Ghadir International Industries and Mines Development Company
- Company type: Subsidiary TSE: TMGD1 ISIN: IRO1TMGD0002
- Industry: Mining
- Founded: 2011
- Founder: Ghadir Investment Company
- Headquarters: Tehran, Iran
- Key people: Seyyed Abutorab Fazel (chairman)
- Products: Minerals
- Website: gimidco.com

= Ghadir International Industries and Mines Development Company =

Mining company of Iran

Ghadir International Industries and Mines Development Company (شرکت بین‌المللی توسعهٔ صنایع و معادن غدیر) is an Iranian holding company that operates in the mining investment field.
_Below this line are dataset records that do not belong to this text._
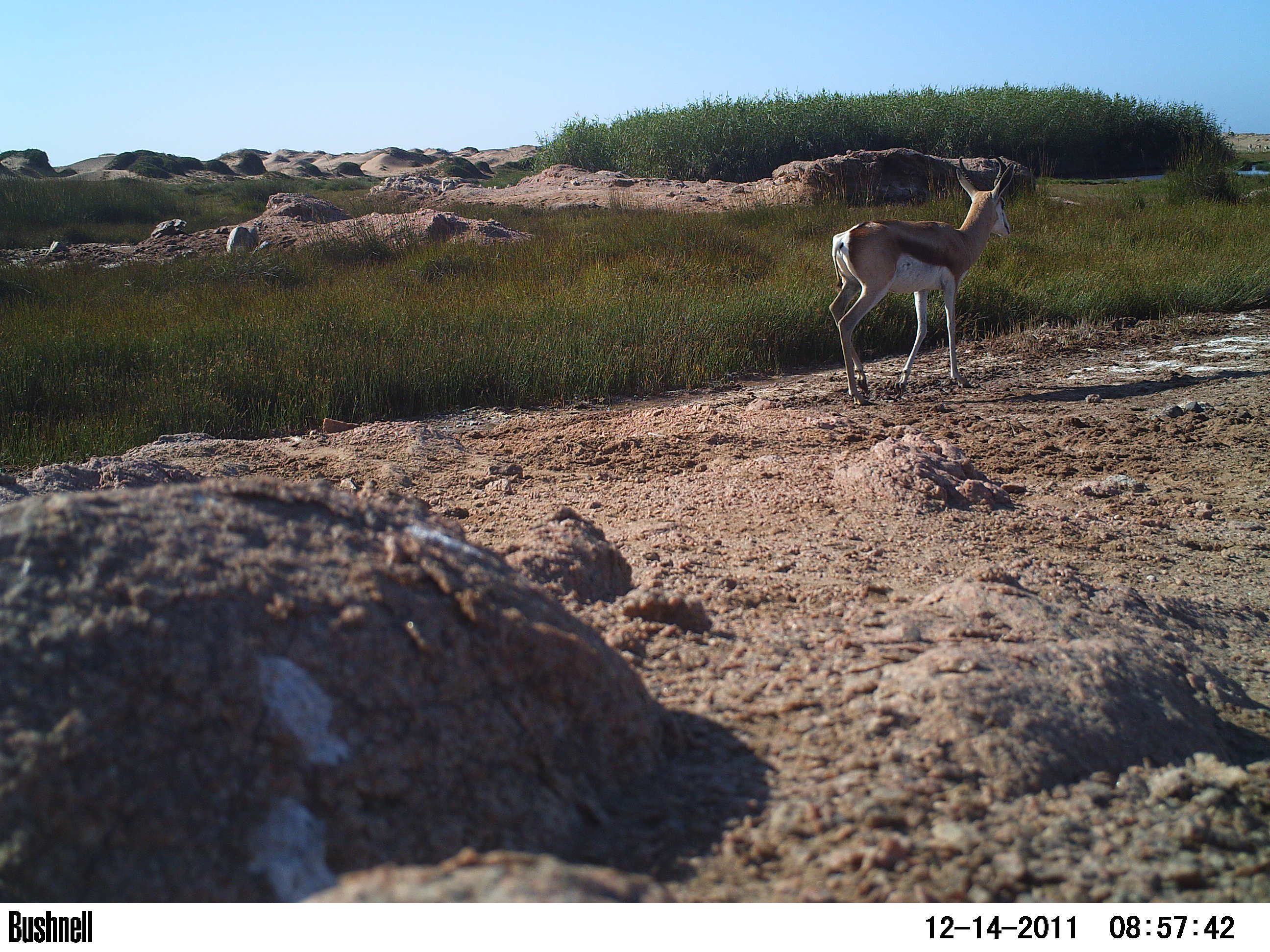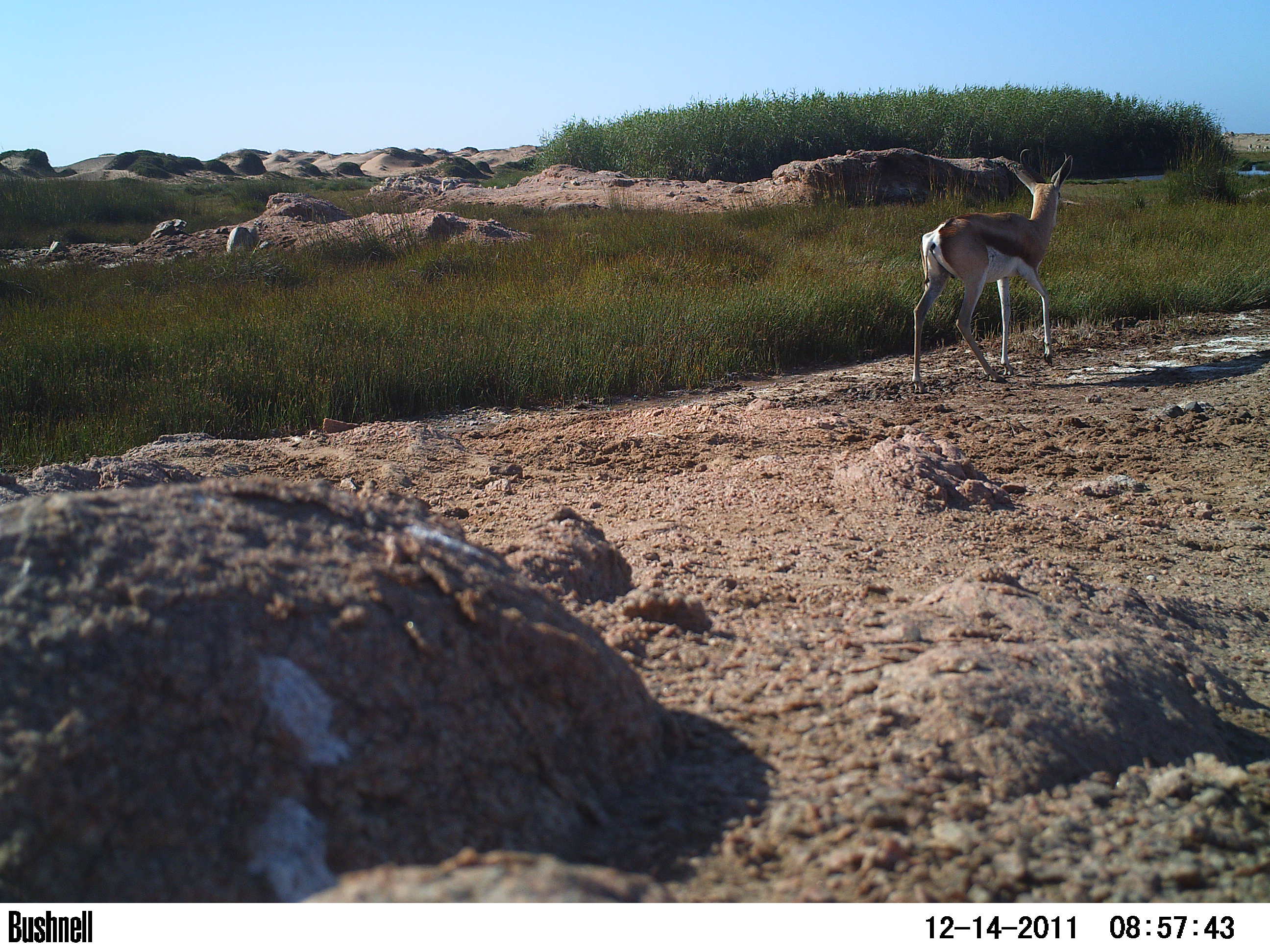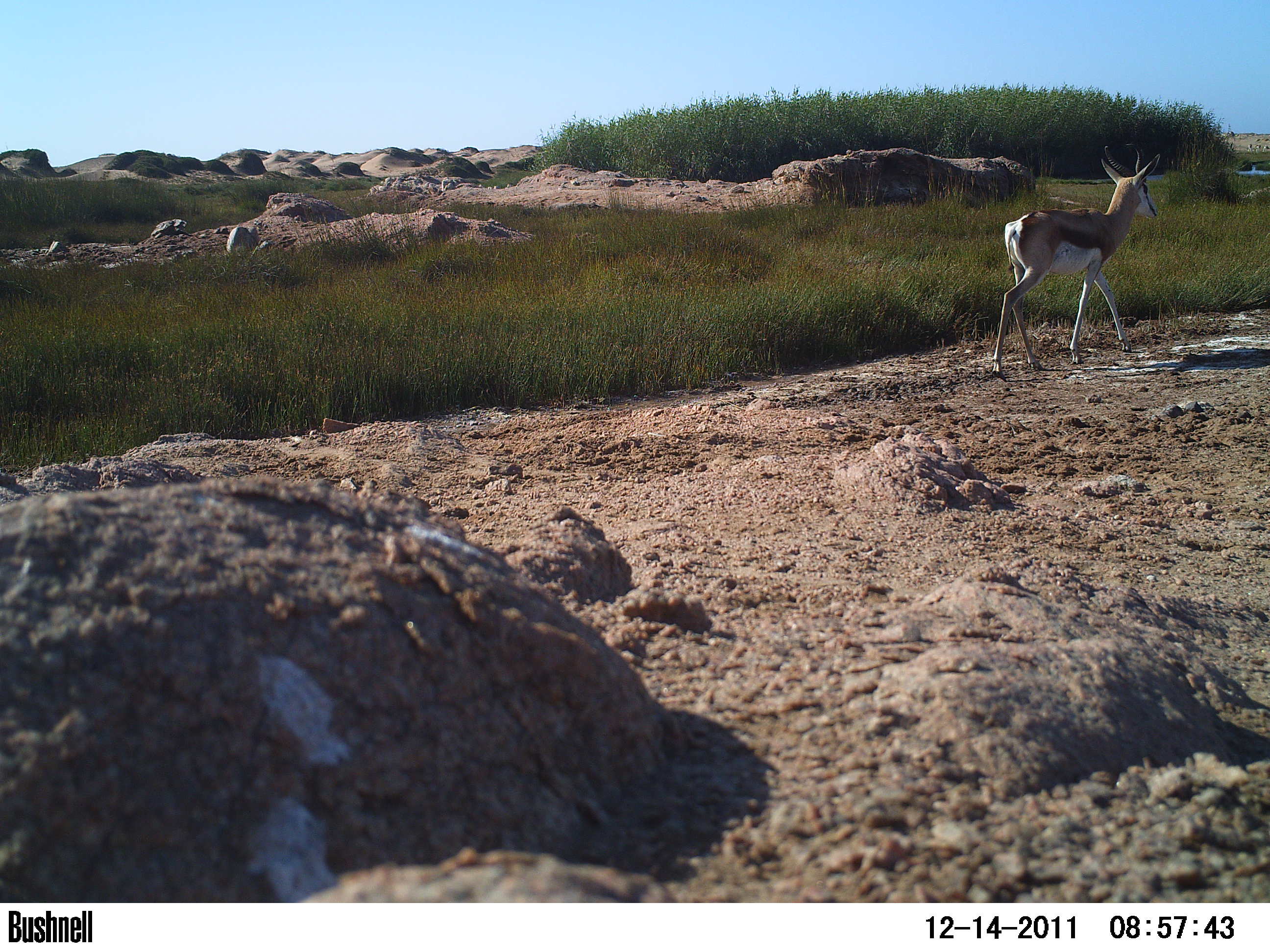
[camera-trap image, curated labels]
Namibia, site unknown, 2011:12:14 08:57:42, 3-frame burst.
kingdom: Animalia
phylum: Chordata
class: Mammalia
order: Artiodactyla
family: Bovidae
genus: Antidorcas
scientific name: Antidorcas marsupialis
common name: springbok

It is a subsidiary of Ghadir Investment Company, which was established in 2011 with registration number 408192 to specialize in investment and economic activity in mining and mining engineering.

==History==
This company was established in 2011 with a capital of 13,000 billion Iranian rials as a holding company wholly owned by Ghadir Investment Company, with the aim of investing in the mining industry sectors.

==Scope of Activity==
This company is active in the areas of exploration, extraction, and processing of metallic and non-metallic minerals, non-mining industries, and investment in the chain of mining and metal industries. Most of these holdings' subsidiaries are active in producing electric motors and sponge iron.

==Presence in the stock market==
Ghadir International Industries and Mines Development Company was accepted as the 597th company on the Tehran Stock Exchange. One billion and 295 million shares, equivalent to 7 percent of this company's shares, were offered on the Tehran Stock Exchange under the symbol "TMGD1".